** Material for this task follows **

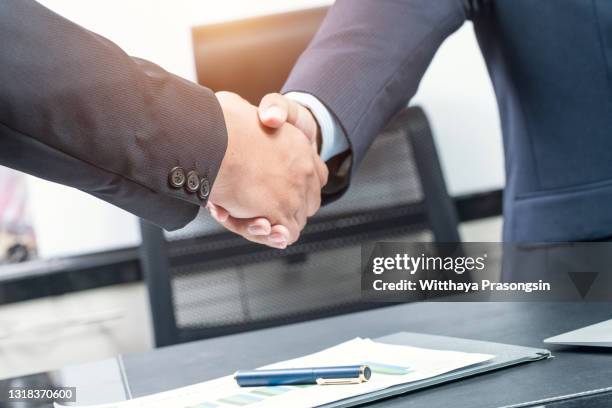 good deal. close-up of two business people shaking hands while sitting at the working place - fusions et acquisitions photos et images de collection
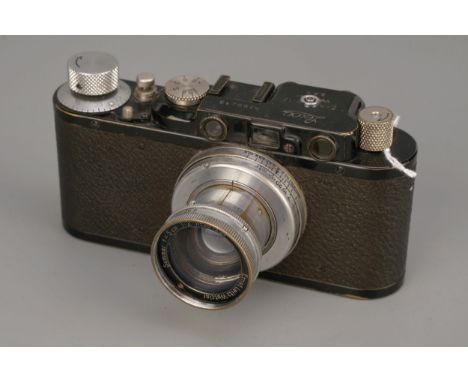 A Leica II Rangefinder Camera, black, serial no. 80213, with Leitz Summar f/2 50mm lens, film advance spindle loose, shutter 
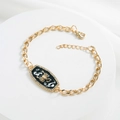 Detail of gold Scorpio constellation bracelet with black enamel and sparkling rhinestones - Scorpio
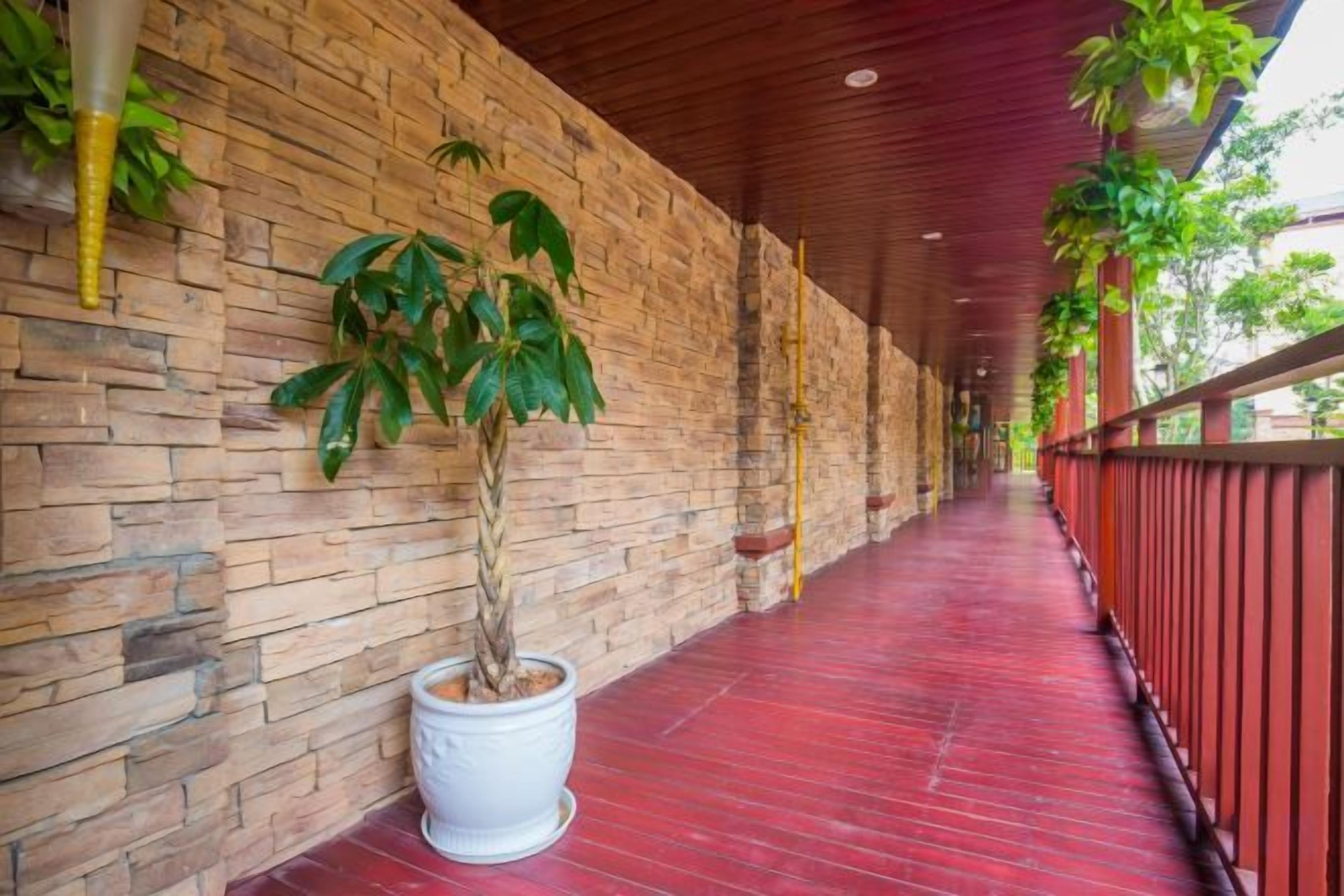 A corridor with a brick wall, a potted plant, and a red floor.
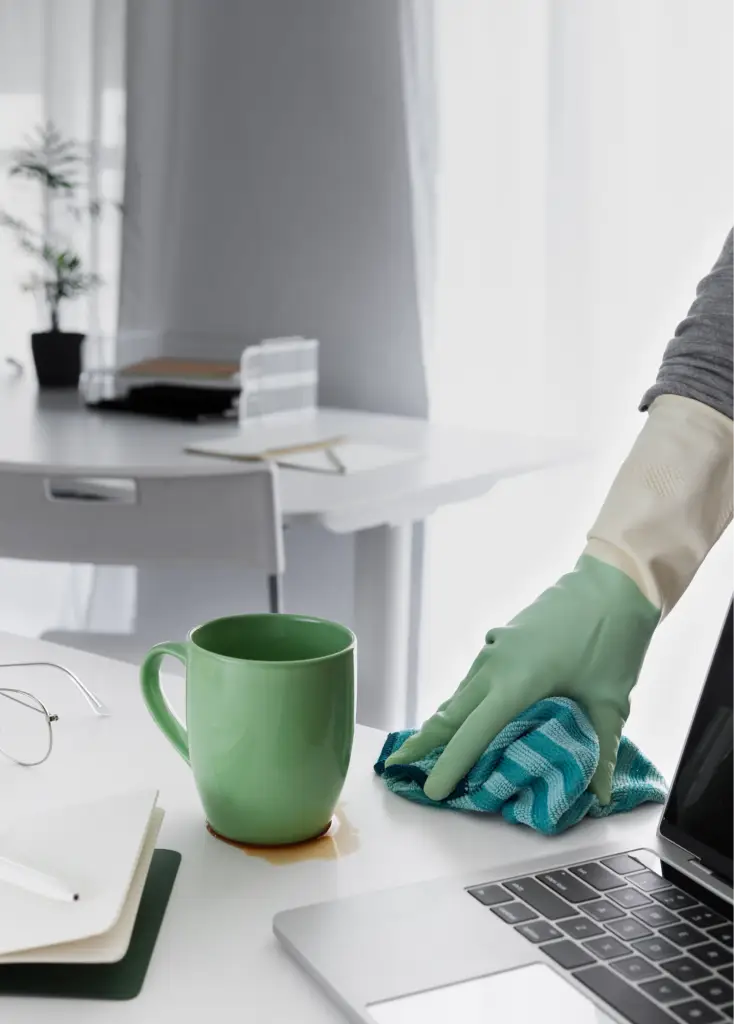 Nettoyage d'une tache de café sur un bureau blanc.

** End of Material for this task **
** Material for this task follows **

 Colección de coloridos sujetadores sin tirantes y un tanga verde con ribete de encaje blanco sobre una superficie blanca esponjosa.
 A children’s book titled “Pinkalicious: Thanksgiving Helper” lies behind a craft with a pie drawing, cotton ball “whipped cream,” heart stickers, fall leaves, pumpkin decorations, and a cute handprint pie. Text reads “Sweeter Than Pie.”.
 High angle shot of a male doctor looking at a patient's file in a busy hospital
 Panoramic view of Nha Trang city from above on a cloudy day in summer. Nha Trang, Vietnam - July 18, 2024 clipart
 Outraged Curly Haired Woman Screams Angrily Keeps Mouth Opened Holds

** End of Material for this task **

Your objective: Look above for the line with "High angle shot" and the line with "Outraged Curly Haired". Write out those two lines and all the lines between them, exactly, and no others.

Solved problem:
 High angle shot of a male doctor looking at a patient's file in a busy hospital
 Panoramic view of Nha Trang city from above on a cloudy day in summer. Nha Trang, Vietnam - July 18, 2024 clipart
 Outraged Curly Haired Woman Screams Angrily Keeps Mouth Opened Holds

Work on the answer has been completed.